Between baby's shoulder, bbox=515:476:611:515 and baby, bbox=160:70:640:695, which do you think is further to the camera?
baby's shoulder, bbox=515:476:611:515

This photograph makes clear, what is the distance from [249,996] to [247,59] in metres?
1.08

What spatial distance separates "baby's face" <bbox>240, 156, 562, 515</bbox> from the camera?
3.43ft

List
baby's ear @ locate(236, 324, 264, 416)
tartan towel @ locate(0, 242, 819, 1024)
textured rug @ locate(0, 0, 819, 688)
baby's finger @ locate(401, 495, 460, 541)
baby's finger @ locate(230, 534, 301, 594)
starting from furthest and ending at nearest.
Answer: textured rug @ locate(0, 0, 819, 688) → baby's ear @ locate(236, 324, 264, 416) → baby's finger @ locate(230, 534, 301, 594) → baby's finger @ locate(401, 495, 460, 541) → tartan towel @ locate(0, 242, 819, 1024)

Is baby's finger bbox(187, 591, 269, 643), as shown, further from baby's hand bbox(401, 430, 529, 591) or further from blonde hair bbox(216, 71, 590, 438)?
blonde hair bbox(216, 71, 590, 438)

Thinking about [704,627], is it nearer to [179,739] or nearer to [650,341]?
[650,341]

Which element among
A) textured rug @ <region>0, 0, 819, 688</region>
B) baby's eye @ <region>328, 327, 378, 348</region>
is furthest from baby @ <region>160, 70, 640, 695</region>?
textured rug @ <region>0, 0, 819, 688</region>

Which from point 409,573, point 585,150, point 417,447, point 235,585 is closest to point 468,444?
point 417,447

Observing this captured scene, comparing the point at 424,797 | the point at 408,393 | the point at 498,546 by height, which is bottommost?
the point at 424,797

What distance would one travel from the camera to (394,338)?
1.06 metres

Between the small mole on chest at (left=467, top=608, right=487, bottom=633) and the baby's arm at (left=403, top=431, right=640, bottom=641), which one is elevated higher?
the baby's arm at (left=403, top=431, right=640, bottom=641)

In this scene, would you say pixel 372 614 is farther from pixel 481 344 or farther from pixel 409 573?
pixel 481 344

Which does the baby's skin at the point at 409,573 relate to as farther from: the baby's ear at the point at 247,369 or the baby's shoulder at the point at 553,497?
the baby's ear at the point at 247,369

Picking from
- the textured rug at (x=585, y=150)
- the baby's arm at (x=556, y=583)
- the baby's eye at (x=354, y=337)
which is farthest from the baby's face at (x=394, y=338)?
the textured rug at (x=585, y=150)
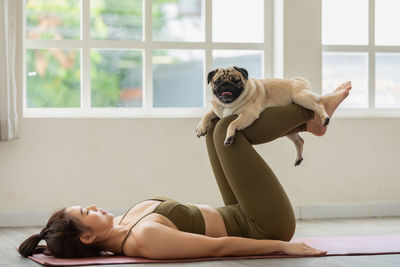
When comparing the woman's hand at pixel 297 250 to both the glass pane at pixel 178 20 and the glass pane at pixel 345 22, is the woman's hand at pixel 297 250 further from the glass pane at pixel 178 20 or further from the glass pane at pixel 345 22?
the glass pane at pixel 345 22

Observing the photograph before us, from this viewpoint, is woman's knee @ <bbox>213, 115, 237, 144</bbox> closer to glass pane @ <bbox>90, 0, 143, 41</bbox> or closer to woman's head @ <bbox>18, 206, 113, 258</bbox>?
woman's head @ <bbox>18, 206, 113, 258</bbox>

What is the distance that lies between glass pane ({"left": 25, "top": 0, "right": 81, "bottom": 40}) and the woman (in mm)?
2085

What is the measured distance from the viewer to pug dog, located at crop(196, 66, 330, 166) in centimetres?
309

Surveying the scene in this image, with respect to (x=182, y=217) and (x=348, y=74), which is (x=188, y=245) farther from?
(x=348, y=74)

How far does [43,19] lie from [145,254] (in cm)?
255

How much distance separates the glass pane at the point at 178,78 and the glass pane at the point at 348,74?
1.01m

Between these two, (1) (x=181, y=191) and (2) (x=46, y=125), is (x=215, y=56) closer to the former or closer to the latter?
(1) (x=181, y=191)

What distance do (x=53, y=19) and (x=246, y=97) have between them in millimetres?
2189

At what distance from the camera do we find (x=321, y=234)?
13.2ft

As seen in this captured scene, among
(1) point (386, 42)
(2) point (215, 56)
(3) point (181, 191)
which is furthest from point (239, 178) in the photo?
(1) point (386, 42)

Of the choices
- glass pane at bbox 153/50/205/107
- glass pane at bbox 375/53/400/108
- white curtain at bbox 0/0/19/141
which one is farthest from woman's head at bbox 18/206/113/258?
glass pane at bbox 375/53/400/108

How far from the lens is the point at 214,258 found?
2816 millimetres

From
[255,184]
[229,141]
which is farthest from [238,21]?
[255,184]

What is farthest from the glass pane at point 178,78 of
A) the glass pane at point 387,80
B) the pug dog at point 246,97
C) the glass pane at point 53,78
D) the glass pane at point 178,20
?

Given exercise -> Please reproduce the entire listing above word for word, leaving out the pictures.

Exercise result ->
Between baby's shoulder, bbox=515:476:611:515 and baby, bbox=160:70:640:695, which do you think is further to the camera?
baby's shoulder, bbox=515:476:611:515

This photograph makes clear, what is the distance from [249,996] to [247,59] in metres?
1.08

What spatial distance separates "baby's face" <bbox>240, 156, 562, 515</bbox> from the camera?
3.43ft

List
baby's ear @ locate(236, 324, 264, 416)
tartan towel @ locate(0, 242, 819, 1024)
textured rug @ locate(0, 0, 819, 688)
baby's finger @ locate(401, 495, 460, 541)
baby's finger @ locate(230, 534, 301, 594)
starting from furthest and ending at nearest.
Answer: textured rug @ locate(0, 0, 819, 688) → baby's ear @ locate(236, 324, 264, 416) → baby's finger @ locate(230, 534, 301, 594) → baby's finger @ locate(401, 495, 460, 541) → tartan towel @ locate(0, 242, 819, 1024)

Is baby's finger bbox(187, 591, 269, 643), as shown, further from baby's hand bbox(401, 430, 529, 591) or further from blonde hair bbox(216, 71, 590, 438)?
blonde hair bbox(216, 71, 590, 438)

Thinking about [704,627], is it nearer to [179,739] or nearer to [650,341]?
[650,341]

Which element among
A) textured rug @ <region>0, 0, 819, 688</region>
B) baby's eye @ <region>328, 327, 378, 348</region>
is furthest from baby @ <region>160, 70, 640, 695</region>?
textured rug @ <region>0, 0, 819, 688</region>

Which from point 409,573, point 585,150, point 417,447, point 235,585 is closest to point 468,444?
point 417,447

Observing this captured scene, comparing the point at 424,797 | the point at 408,393 | the point at 498,546 by height, which is bottommost?
the point at 424,797

What distance would one travel from the camera to (394,338)?
1.06 metres

Between the small mole on chest at (left=467, top=608, right=487, bottom=633) and the baby's arm at (left=403, top=431, right=640, bottom=641), which one is elevated higher?
the baby's arm at (left=403, top=431, right=640, bottom=641)

In this scene, would you say pixel 372 614 is farther from pixel 481 344 or farther from pixel 409 573?
pixel 481 344

Which does the baby's skin at the point at 409,573 relate to as farther from: the baby's ear at the point at 247,369 or the baby's shoulder at the point at 553,497?
the baby's ear at the point at 247,369

Picking from
- the textured rug at (x=585, y=150)
- the baby's arm at (x=556, y=583)
- the baby's eye at (x=354, y=337)
which is farthest from the baby's face at (x=394, y=338)?
the textured rug at (x=585, y=150)
When comparing the woman's hand at pixel 297 250 to both the glass pane at pixel 178 20 and the glass pane at pixel 345 22, is the woman's hand at pixel 297 250 further from the glass pane at pixel 178 20 or further from the glass pane at pixel 345 22?
the glass pane at pixel 345 22

Observing the photograph before us, from this viewpoint, is woman's knee @ <bbox>213, 115, 237, 144</bbox> closer to glass pane @ <bbox>90, 0, 143, 41</bbox> or closer to woman's head @ <bbox>18, 206, 113, 258</bbox>?
woman's head @ <bbox>18, 206, 113, 258</bbox>

What is the distance that lies between glass pane ({"left": 25, "top": 0, "right": 81, "bottom": 40}) and the woman (in mm)?
2085

What is the measured distance from the viewer to pug dog, located at crop(196, 66, 330, 166) in centimetres?
309

Surveying the scene in this image, with respect to (x=182, y=217) and (x=348, y=74), which is (x=188, y=245) farther from?
(x=348, y=74)

How far does [43,19] lie from [145,254] (in cm)?
255

How much distance separates the glass pane at the point at 178,78 and the glass pane at the point at 348,74?
1.01m

Between these two, (1) (x=181, y=191) and (2) (x=46, y=125), is (x=215, y=56) closer to the former or closer to the latter?
(1) (x=181, y=191)

What distance do (x=53, y=19) and (x=246, y=97) have between them in millimetres?
2189

At what distance from the camera do we find (x=321, y=234)?
13.2ft

As seen in this captured scene, among
(1) point (386, 42)
(2) point (215, 56)
(3) point (181, 191)
which is furthest from point (239, 178) in the photo?
(1) point (386, 42)

Of the choices
- glass pane at bbox 153/50/205/107
- glass pane at bbox 375/53/400/108
- white curtain at bbox 0/0/19/141
which one is farthest from woman's head at bbox 18/206/113/258?
glass pane at bbox 375/53/400/108

How far from the lens is the point at 214,258 found?
2816 millimetres

From
[255,184]
[229,141]
which is farthest from [238,21]?
[255,184]

What is farthest from the glass pane at point 178,78 of
A) the glass pane at point 387,80
B) the pug dog at point 246,97
C) the glass pane at point 53,78
D) the glass pane at point 178,20
?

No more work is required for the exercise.